Applied research is a form of systematic inquiry involving the practical application of science; it refers to the scientific study and research that seeks to solve practical problems. Those of us that are enrolled in or have graduated from the NFA’s Executive Fire Officer Program are well versed in the definition of applied research and its practical use to the fire service. By conducting research, authors seek to prove or disprove their theories as they apply to their organizations or departments in the hopes of closing an identified gap.
Applied research as it pertains to hazmat issues is one that many organizations who don’t provide a hazmat response team may take for granted. Every community across the globe, from the largest urban area to the smallest rural community, has hazardous materials in their response area. Whether they’re in a grain elevator or traveling along the local interstate highway, hazardous materials are everywhere, and reviewing the available applied research will help incident commanders (ICs) be more prepared.
According to the NFPA, in 2010, fire departments across the United States responded to 402,000 hazmat calls. While these ranged from minor fluid spills to major multi-agency events, the preparation done by response agencies in anticipation of the events were key to their mitigation.
Preplanning is key to mitigating all hazards, especially during a hazmat response.

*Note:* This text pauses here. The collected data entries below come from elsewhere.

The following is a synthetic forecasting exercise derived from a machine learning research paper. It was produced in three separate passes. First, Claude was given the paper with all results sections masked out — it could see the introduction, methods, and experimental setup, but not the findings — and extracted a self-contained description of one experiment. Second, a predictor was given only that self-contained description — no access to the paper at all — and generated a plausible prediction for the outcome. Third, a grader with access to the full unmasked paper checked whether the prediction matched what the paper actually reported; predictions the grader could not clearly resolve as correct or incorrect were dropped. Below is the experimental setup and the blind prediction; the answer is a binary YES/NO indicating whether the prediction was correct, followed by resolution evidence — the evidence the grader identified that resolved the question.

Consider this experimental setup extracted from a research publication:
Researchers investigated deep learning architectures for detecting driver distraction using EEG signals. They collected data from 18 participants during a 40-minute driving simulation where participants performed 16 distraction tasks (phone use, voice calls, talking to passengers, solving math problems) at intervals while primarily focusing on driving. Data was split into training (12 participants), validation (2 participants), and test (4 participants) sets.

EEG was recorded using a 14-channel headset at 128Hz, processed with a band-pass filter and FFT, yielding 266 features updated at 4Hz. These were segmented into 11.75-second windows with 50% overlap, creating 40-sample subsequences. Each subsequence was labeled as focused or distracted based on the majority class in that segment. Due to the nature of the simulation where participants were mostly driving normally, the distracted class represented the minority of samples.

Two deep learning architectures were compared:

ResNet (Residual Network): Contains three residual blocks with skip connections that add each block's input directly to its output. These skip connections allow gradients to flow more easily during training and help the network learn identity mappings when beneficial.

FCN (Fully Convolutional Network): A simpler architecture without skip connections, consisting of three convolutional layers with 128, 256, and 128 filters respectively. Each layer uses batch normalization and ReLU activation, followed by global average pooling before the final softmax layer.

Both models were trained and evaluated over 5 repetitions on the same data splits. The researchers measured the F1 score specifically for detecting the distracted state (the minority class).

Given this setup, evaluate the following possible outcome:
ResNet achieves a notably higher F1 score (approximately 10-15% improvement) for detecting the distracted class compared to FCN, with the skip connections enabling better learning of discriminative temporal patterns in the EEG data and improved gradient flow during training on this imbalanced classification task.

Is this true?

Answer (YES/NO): NO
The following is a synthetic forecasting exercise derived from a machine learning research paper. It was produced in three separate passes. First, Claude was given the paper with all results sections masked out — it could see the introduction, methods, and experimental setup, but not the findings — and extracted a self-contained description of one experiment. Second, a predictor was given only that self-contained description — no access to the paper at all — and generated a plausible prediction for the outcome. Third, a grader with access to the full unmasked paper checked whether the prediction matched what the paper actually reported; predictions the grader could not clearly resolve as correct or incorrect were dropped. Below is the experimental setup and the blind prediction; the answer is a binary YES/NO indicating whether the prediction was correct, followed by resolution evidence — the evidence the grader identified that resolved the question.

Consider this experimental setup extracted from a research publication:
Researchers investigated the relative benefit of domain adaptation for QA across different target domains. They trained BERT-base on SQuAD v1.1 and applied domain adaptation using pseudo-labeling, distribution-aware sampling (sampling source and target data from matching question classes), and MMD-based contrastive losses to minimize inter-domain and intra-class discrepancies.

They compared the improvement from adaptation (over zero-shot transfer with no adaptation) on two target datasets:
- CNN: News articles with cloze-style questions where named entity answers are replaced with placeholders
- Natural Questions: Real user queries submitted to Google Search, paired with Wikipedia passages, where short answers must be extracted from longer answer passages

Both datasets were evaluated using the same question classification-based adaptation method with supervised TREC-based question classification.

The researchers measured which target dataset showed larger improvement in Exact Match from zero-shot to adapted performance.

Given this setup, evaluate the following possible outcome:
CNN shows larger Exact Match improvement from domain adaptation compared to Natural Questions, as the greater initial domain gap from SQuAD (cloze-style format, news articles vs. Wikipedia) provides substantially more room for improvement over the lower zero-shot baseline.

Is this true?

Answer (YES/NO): YES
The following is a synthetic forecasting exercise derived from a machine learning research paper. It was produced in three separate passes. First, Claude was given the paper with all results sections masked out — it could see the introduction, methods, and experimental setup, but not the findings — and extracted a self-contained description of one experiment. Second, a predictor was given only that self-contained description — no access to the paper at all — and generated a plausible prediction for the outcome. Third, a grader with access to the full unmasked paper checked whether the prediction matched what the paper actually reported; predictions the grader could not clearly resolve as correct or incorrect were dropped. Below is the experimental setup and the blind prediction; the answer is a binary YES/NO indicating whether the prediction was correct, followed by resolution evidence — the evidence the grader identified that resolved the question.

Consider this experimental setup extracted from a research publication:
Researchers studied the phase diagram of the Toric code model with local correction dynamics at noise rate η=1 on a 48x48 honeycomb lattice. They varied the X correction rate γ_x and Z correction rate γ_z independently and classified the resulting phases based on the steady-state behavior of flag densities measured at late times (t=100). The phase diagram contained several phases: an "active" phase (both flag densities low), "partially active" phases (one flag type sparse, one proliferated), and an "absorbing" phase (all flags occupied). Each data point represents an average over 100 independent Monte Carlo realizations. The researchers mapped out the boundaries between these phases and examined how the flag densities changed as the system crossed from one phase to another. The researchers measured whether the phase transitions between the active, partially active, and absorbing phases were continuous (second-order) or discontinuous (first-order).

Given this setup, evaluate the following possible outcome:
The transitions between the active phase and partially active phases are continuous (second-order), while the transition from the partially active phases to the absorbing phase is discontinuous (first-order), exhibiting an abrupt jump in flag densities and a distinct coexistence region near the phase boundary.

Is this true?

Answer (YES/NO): NO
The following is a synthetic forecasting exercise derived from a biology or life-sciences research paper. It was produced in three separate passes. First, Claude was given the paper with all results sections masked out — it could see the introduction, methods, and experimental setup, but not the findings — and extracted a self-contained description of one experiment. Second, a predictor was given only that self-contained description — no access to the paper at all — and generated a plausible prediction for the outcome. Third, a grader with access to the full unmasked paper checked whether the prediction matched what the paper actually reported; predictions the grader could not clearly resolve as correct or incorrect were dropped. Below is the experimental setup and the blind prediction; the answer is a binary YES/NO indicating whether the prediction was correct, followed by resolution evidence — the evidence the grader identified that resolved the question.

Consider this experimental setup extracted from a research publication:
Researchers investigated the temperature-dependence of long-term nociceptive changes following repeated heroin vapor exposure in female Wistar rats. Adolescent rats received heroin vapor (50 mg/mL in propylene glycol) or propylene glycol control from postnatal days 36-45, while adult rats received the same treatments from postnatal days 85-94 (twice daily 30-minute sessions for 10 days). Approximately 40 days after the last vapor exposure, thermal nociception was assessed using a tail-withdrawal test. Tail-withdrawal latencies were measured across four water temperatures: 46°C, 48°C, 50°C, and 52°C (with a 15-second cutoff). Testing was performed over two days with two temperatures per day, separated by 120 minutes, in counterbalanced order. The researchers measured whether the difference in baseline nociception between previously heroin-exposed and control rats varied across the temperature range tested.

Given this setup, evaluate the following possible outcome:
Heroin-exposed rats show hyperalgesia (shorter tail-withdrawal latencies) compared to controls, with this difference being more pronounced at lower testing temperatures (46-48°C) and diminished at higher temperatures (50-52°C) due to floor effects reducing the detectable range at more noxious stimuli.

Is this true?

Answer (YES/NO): NO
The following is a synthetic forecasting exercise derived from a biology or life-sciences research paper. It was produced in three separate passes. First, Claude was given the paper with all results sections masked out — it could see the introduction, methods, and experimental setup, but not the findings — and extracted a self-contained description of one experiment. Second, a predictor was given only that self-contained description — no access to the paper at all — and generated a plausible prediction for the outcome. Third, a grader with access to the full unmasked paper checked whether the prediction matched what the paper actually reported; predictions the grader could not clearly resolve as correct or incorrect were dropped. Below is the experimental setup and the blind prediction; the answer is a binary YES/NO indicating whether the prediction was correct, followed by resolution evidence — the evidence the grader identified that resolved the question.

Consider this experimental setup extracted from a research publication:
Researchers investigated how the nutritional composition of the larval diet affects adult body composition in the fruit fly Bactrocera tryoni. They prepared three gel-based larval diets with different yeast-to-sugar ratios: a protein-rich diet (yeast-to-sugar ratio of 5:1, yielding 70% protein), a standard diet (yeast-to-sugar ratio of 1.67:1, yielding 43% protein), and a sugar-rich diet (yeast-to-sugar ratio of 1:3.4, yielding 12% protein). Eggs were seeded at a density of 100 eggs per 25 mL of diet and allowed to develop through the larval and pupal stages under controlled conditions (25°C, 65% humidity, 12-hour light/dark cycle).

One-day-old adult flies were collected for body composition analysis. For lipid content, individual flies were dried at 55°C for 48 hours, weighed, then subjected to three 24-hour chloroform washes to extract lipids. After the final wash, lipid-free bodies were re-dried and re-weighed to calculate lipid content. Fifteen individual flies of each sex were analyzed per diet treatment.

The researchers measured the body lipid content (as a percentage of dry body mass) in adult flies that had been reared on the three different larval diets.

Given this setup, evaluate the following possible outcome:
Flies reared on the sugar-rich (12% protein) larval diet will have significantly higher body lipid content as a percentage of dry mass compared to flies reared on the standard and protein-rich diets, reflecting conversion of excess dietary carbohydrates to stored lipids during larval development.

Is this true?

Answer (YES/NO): YES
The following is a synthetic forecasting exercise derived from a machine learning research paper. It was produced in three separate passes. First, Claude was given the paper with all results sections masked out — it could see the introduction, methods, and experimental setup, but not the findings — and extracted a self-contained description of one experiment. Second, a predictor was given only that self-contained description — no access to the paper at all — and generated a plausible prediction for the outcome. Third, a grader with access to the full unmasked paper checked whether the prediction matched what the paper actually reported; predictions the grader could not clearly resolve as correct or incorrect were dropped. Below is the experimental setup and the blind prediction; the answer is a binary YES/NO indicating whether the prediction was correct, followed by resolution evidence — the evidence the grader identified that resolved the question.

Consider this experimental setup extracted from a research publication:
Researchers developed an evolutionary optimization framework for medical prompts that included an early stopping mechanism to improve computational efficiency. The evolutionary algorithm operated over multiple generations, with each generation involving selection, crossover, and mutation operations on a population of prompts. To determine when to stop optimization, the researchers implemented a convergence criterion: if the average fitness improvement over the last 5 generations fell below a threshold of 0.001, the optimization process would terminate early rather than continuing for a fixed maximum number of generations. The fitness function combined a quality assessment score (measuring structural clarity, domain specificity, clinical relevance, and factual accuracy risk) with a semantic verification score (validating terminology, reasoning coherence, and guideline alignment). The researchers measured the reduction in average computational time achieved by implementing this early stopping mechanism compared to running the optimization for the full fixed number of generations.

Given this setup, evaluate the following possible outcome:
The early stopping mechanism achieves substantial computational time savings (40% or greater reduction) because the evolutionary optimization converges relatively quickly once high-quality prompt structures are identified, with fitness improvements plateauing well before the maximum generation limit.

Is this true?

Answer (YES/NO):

Fortunately, several electronic sources are available to help the hazmat IC with timely, research-based solutions. WISER (Wireless Information System for Emergency Responders), CHEMM (Chemical Hazards Emergency Medical Management) and REMM (Radiation Emergency Medical Management) are three of the most commonly used applications available on any computer or smartphone for help during hazmat/CBRNE events.
Applied research, web-based applications, conferences and preplanning are four tools all fire officers need in their toolbox to achieve the safe and effective mitigation of a hazmat incident, regardless of size and complexity.
Applied research will help the IC and command staff by limiting the amount of research that will be needed as an incident unfolds. By delving into existing databases and data elements that have been gathered and organized, the IC will be better prepared, once information about an incident are observed and verified.
Web-based applications have become an invaluable tool to not only the IC, but also to any member of a hazmat team. In many instances, information collection and management must be done before any attempt at entry or mitigation in order to keep an entry team safe.
Extenuating circumstances exist that may prevent information collection from occurring before entry is made, but someone needs to be in charge of information management from the onset of each incident.
Conferences allow team members and team leaders to network peers to exchange ideas and to share operational ideas on what works and what doesn’t in various situations They also allow for the coordination of information across geographical areas that otherwise would not have existed.
Preplanning means not only conducting site visits and documenting your response area, but also setting up your hazmat inventory and hazmat group functions before an event. Showing up at a hazmat event with a vehicle full of expired supplies and equipment that isn’t calibrated, not working or simply missing will only lengthen the response time and prolong mitigation, possibly with drastic effects on lives, property and the environment.
Continually holding hazmat-team drills, in which the roles and responsibilities of each member are defined, will go a long way to ensuring that not only is the team fit and ready when the time for action arises, but also that the information management aspect of the response is prepared for whatever may come.